PASSAGE
## Start
I was bearish these last several months. I STILL remain bearish....and yet, I am not a fool, at least not always. You have to consider the possibility that U.S. equities are going to push higher, and if they do there should be a move of significance. If equities push through the 12,807 high of last May, then a couple of hundred more points at least, would be my expectation. I think the European woes are still a serious issue, and though the Greek default situation did not impact our equities, it still may. I also think that Italy and Spain have more to come. I fully believe that even if we push through the May highs, it won't last. But you just cannot be short here, right now. You must let the market prove that it intends to go lower (if in fact it does) and THEN go short. And if that is not the case. If equities go higher. Then they go higher, simple as that. But I think the upsided is limited.

Bonds are acting like they want to go higher. I think they will. If they break above the recent trading range at 145 16 or so, long is the way to go. Oil on the other hand, looks like it will fall. I think it will.

Day to Day here. No long term positions. Make your trade, know your stops or profit objective, and be nimble.

Christmas Week, Friday, December 23

This is a holiday time for me and I have not traded much, nor will I next week. But allow me to make a few comments to those of you who will. Much is written about trading during holiday periods and most of that says do not do it. For my early years I did just that and stayed away from holdiay markets. I was told they were "slow" and not worth the time. That is not entirely correct.

Holiday Markets are not necessarily slow. What they are usually is thin. That means that price can, and often does move and move a lot, but not necessarily for the same reasons as usual. It also means that usual stop losses may not work at all, and that sharp sudden corrections related to short covering and long liquidation may happen with much more vigor than usual. You can make a lot of money in the week after Christmas.....but you can also lose a lot!

Trade next week if you like, but recognize that your typical stop settings may be totally inappropriate. The old adage to cut losses short and let winnings run, is especially important in thin markets. Don't allow yourself to lose a lot. Set very tight reigns and take profits with trailing stops. Be quick to get out.
## End
Spatial reasoning records:
## Start
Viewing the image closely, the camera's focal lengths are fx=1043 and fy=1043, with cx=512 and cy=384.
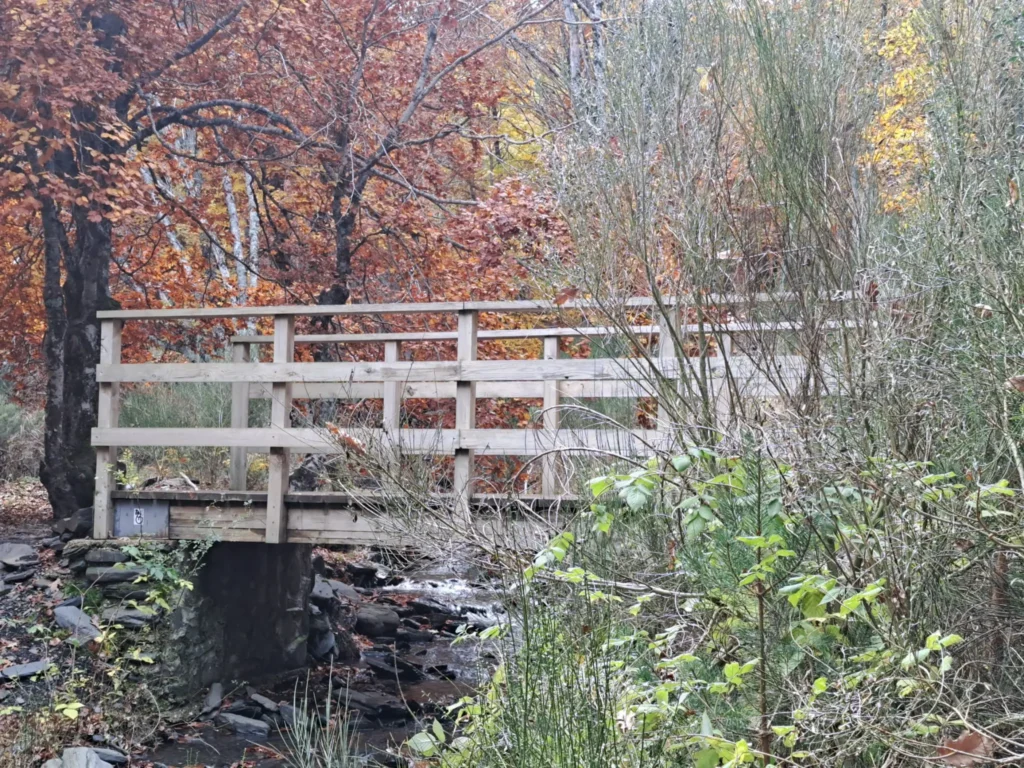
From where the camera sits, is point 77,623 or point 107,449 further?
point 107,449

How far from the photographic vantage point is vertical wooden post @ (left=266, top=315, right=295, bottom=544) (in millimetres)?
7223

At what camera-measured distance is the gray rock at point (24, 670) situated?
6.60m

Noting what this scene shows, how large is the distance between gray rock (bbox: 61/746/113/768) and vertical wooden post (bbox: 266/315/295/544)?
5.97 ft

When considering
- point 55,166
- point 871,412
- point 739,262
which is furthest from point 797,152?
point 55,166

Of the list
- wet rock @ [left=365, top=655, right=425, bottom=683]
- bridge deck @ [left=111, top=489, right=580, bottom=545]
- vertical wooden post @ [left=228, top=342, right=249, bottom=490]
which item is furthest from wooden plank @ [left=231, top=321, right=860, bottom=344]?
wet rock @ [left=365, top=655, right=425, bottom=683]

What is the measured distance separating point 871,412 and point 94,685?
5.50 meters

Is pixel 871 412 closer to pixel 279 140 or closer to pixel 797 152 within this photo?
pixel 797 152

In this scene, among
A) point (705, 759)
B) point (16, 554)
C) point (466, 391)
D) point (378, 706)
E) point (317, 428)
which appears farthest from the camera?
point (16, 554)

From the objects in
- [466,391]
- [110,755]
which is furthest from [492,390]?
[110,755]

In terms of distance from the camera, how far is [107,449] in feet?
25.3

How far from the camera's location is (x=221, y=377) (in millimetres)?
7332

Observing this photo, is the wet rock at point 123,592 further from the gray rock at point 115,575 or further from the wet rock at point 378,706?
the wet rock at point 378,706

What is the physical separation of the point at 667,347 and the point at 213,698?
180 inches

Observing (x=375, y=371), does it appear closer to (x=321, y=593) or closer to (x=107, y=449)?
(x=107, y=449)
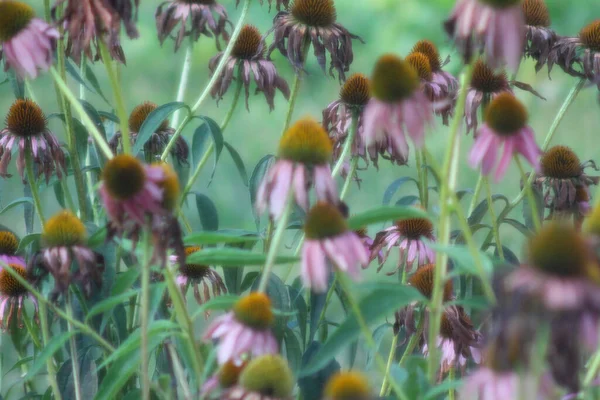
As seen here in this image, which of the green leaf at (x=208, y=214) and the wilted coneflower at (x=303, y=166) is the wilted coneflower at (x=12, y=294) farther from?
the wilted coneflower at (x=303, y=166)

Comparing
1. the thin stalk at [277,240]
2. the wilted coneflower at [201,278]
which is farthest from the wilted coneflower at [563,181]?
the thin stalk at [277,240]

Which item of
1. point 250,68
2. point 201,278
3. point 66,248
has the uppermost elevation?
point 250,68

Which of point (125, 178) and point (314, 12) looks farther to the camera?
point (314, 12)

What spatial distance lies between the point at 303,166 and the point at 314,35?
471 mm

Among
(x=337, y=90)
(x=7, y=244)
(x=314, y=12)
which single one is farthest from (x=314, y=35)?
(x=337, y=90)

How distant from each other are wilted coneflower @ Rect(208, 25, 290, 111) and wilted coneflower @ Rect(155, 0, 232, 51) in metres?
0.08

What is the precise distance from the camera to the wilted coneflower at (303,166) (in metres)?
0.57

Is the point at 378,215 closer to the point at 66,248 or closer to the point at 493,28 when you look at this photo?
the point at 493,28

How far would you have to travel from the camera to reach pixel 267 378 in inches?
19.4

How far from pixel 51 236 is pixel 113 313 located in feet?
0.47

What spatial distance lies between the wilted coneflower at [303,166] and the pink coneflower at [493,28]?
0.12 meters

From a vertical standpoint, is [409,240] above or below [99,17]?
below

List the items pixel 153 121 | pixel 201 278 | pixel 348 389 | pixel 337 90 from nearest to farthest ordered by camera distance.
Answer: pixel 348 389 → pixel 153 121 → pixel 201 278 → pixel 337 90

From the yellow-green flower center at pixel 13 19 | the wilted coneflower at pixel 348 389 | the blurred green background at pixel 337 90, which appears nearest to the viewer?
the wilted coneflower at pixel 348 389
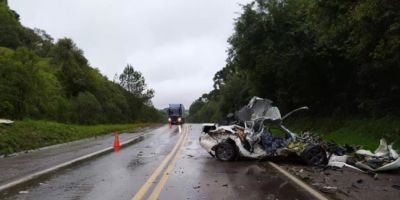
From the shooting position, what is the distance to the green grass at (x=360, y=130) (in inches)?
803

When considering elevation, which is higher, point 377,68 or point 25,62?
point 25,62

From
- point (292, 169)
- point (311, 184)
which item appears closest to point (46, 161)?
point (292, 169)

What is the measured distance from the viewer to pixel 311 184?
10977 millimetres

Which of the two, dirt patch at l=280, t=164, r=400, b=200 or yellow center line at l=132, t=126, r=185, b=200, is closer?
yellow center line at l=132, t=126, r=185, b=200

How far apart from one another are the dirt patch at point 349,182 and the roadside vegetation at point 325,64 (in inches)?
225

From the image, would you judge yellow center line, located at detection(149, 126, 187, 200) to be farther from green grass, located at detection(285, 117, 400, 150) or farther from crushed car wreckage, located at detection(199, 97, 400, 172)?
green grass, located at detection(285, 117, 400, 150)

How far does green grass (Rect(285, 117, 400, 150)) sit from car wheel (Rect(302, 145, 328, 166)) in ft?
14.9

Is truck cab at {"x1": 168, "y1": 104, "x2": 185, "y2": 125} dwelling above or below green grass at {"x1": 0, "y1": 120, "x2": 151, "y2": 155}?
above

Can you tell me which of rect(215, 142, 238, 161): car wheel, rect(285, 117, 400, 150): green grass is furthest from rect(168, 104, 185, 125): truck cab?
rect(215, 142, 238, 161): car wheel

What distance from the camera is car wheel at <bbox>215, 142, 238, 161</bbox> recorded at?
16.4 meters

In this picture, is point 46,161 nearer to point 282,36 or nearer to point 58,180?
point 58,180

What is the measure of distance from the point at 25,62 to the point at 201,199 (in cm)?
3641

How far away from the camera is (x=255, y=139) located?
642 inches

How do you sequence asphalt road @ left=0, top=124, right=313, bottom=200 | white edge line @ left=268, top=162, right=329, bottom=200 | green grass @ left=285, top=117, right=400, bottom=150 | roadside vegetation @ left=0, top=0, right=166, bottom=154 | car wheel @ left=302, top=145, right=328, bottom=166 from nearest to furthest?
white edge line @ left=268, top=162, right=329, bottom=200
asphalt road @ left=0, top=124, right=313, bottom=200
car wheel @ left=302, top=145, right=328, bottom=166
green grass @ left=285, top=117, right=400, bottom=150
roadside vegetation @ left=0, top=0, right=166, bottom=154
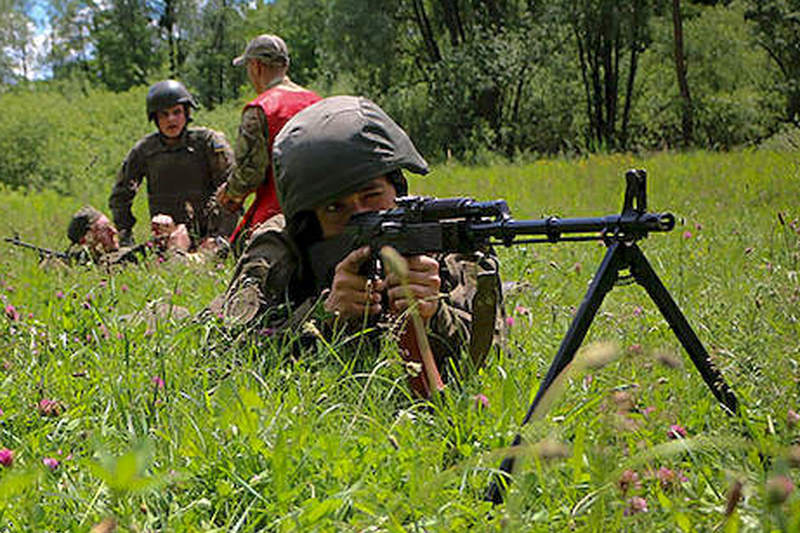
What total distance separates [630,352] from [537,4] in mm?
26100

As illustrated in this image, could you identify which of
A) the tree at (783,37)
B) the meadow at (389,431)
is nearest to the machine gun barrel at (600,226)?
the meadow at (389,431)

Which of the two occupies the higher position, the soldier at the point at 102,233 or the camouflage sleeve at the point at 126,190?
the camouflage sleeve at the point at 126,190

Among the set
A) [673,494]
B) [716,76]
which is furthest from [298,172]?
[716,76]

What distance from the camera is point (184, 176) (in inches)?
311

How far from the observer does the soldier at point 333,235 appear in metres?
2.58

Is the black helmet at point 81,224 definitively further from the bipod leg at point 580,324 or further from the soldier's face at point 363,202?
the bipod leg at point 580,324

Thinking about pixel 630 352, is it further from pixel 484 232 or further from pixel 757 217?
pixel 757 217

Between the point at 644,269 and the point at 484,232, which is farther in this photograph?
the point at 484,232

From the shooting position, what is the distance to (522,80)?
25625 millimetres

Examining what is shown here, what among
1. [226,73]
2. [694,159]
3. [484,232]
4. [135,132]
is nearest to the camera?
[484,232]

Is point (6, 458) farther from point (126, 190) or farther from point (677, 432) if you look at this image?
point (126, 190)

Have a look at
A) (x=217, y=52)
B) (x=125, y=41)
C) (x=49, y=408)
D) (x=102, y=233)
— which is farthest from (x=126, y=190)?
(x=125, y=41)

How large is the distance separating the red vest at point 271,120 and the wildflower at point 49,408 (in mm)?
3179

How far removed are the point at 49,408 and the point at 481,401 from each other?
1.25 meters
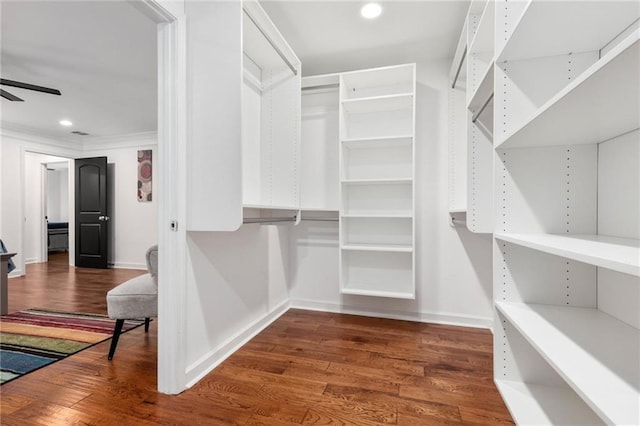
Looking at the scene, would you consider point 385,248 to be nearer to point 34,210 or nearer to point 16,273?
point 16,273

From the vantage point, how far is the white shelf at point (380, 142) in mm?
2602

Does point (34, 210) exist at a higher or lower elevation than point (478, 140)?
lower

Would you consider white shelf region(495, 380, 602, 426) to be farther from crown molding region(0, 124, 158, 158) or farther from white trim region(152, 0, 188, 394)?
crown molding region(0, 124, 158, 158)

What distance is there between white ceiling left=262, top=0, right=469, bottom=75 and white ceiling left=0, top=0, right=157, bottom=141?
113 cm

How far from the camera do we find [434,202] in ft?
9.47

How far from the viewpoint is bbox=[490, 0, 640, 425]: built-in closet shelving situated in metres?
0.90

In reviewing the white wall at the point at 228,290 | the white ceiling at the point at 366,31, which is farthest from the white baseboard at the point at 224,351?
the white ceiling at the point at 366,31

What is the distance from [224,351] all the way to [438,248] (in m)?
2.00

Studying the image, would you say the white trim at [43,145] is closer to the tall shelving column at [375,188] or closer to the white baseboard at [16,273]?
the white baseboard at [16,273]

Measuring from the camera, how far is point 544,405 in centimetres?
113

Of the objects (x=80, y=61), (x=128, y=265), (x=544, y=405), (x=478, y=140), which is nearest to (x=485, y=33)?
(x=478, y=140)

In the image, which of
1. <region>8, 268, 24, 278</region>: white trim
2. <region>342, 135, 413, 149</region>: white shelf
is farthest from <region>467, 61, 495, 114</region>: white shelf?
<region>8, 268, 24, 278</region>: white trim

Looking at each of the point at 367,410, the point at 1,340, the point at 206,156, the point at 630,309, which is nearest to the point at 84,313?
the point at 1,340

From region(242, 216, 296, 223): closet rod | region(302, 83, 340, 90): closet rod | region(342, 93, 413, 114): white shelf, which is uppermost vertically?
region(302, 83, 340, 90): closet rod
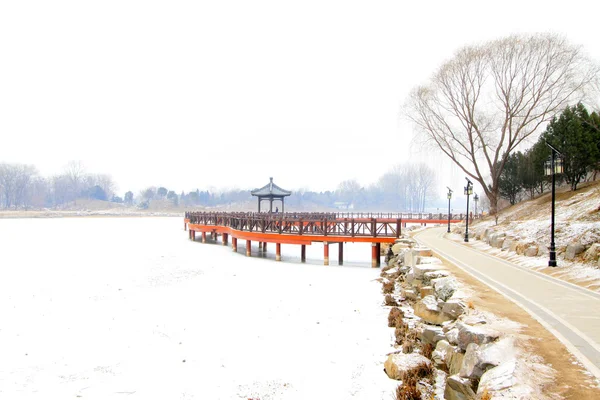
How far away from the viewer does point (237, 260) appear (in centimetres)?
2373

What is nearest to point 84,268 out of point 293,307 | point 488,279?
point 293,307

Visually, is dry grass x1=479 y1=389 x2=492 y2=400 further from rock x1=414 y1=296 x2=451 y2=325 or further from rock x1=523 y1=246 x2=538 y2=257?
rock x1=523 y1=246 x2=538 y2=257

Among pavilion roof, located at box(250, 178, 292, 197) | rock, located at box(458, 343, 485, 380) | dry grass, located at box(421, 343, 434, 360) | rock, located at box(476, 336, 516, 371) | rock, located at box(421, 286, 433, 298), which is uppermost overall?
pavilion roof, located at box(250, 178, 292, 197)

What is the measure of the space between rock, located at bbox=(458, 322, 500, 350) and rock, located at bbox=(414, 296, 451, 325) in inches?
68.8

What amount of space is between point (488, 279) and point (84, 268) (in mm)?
## End
WRITTEN TASKS
(a) In the records, set down verbatim the lines starting with the one that contains "Thinking about pixel" and continuing through the one that contains "1.25 meters", including both of those lines.
(b) Take the market commentary further from the point where it stops.

ANSWERS
(a)
Thinking about pixel 630 352, is it further from pixel 484 232 or further from pixel 757 217?
pixel 757 217

Between the point at 644,269 and the point at 484,232, which is farther in this photograph?
the point at 484,232

From the shooting position, what is the distance to (522,80)?
25625 millimetres

Examining what is shown here, what among
1. [226,73]
2. [694,159]
3. [484,232]
4. [135,132]
is nearest to the camera?
[484,232]

Is point (6, 458) farther from point (126, 190) or farther from point (677, 432) if you look at this image?
point (126, 190)

Have a look at
A) (x=217, y=52)
B) (x=125, y=41)
C) (x=49, y=408)
D) (x=102, y=233)
— which is farthest from (x=126, y=190)?
(x=125, y=41)

How large is the distance separating the red vest at point 271,120 and the wildflower at point 49,408 (in mm)?
3179

How far removed are the point at 49,408 and the point at 481,401 from each other?
1.25 meters

(b)
Wednesday evening Dec. 14

One month ago, on Nov. 16, I suggested that a trade I liked was shorting the Euro against the U.S. dollar. The Chart is below.

I am no sage. The fact is it was clear that issues in Europe were, and ARE, far from over. Look at my comments from October 27.

The question going forward is where do we go from here. U.S. equities are testing the lower level of the trading range that they have been in for some two and one half months, with the exception of a short burst lower for one week in late November. The big news on Europe today is that Bernanke says the U.S. has no intention of bailing out Europe. (read the article here). Bonds are up, and Oil has broken sharply.

Will we go down tomorrow? I certainly do not know. But this I do know. The EU situation is bad for us (as in U.S.) too! I sincerely hope it does not turn out as bad as I fear it may. I would not be long this market. There may be some up days, possibly tomorrow, but the risk to the downside is harsh. I think the Oil markets have spoken today. I think 101-102 is the upper limit and the oil market will fall too. I would not sell it right here, at least not tonight. I would look for opportunities though to short. Many factors are involved here including what happens with equities. But don't go long Oil, except intra day IF equities rally. DO however, trade with stops, as another middle eastern people's rebellion could go far to quickly raise prices.

I still would be short the Euro to the US dollar. Bonds have rallied on the equity fall, but it was take a harsh, not slow, steady, break lower, to bring prices above the recent highs.

FRIDAY MORNING 12/9 9:30

1:21 out of trade. $36/contract .....wow. I expected quicker retracement and when that did not occur, even over lunch, I decided things looked sour and got out. Trade may still work, but I intend to walk away for a while and see where things are around 2.

I plan to set up a page with all my trades, explanations, wins and losses, going forward. I will use Ninja and an arbitrary 100k acct., but will use my Interactive brokers feed and copy my real trades exactly.

11:55 OK, I am shorting here, with order to short at 1264, with stop at 1285

11:30, we have had some buying and are at the overnight highs. Now it is almost certain to break above this overnight level at 12 170. I plan nothing right now, but a break above, then lack of continuation may be short. Maybe not, but I am not going long here.

Where will the market go today? Overnight it has traded up after a weak day yesterday ending just below 12k on the Dow. Anyone who has read my comments over the last few months knows that I am not bullish. I remain a bear. Today the EU is having their 5th meeting in the last year and half.......the goal......save the Euro, and in so doing, save the EU. Nothing has worked. It was only as recent as October 27 that the big news came out about the European plan to save the banks, save the countries, keep the Euro afloat: that day the Dow gapped up huge and hit a high of 12,228 on the futures, up nearly 500 points. Why? The Euro crisis was solved.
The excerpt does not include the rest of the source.